According to the Pew Research Center, 2017 hurricanes Irma and María were determining factors in the exodus of Puerto Ricans, as they sought safety on the mainland. In the year after the hurricanes, Puerto Rico’s population dropped by 3.9%.
“The mid-2000s marked a turning point for the island's economy when it entered a recession from which it has not recovered,” the Pew study said. “Since then, many Puerto Ricans have left the island for the U.S. mainland, particularly Florida, often citing work and family-related reasons.”
For identity and art
For more than 30 years, Isaida Ortiz Rosa and Angel Valentin Concepcion lived on the U.S. mainland. Their story began in 1987, when they met on a bus. He was on his way home after a trip to Miami. She was on her way to university. A few years later, they married and decided to start their lives outside of Puerto Rico.
Ortiz Rosa, retired from a government job on the mainland, is dedicated to poetry, a passion she kept alive during her time away from home.
“I have been writing poetry since I was young,” she said. “I used to write on receipts or napkins and put them in a drawer, but in the U.S. I got my voice back. Working in the government, I used to write and go to poetry venues, but it wasn't until 2006 that I began to recite what I wrote.”
Her love for the written word began at school, when a drama teacher gave her a poem. But she recalls “there were other priorities.”
“My parents were building houses—we were poor and talking about the arts was something very strange.”
Valentin Concepcion, a photojournalist by profession, agreed that “all art is a luxury that the working class, who struggle day by day, cannot afford.”
“In my case with photography, my parents were government workers, lower middle class, and buying a camera was not something that was in the budget,” he said.
His plan was to spend two years in the U.S., but said, “When 20 years passed, I realized I had lived half my life abroad and that it was time to go back.
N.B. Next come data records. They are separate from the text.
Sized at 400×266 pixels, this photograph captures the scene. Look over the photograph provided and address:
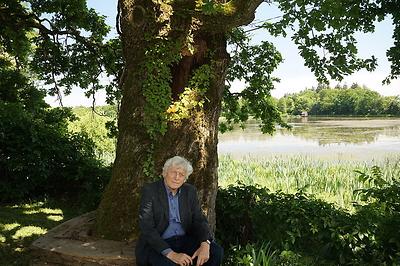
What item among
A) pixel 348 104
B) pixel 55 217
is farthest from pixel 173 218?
pixel 348 104

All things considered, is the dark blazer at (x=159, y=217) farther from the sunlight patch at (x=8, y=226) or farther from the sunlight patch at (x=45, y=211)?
the sunlight patch at (x=45, y=211)

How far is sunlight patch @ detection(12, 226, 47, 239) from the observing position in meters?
5.65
I was always looking for the opportunity to return to Puerto Rico.”
The couple returned to Puerto Rico from South Florida in the summer of 2021, motivated by the deaths of close relatives and incidents of workplace harassment and racism experienced in the U.S.
“I noticed that co-workers looked at me with disgust,” said Ortiz Rosa. “When I speak in Spanish, I express myself much better.”
Like his wife, Valentin Concepcion says he felt like "a foreigner" once he left the island.
“I went to the U.S. thinking that I was American, and I didn't have information about the racial history of the U.S., what it meant to be a Latino with American citizenship,” he added. “I always felt like a visitor, like an immigrant in the U.S., I never assimilated as an American.”
Puerto Ricans have been U.S. citizens by birth since 1917, when President Woodrow Wilson signed the Jones Act into law. The island has been U.S. territory since 1898, when Spain ceded it after the Spanish-American War.
Now, this couple sees a future filled with positivity. They plan to distribute food and supplies in low-income communities as needed. They also intend to spend their time planting fruit and taking photographs.
"I think that I wasted a lot of time in the U.S. without giving Puerto Rico something from me, of what I have learned," Ortiz Rosa said. That feeling prompted her to start doing community work with youth groups, to teach them through poetry. “Let the youngsters see: ‘She left but she is now here, helping, doing something for the country.’”
"I say goodbye without perfect surrender to oblivion, because my heart already belongs to this my Puerto Rican land," says one of her poems.
"Although I was pushed north, here on the island I grew up, I lived and now I reside."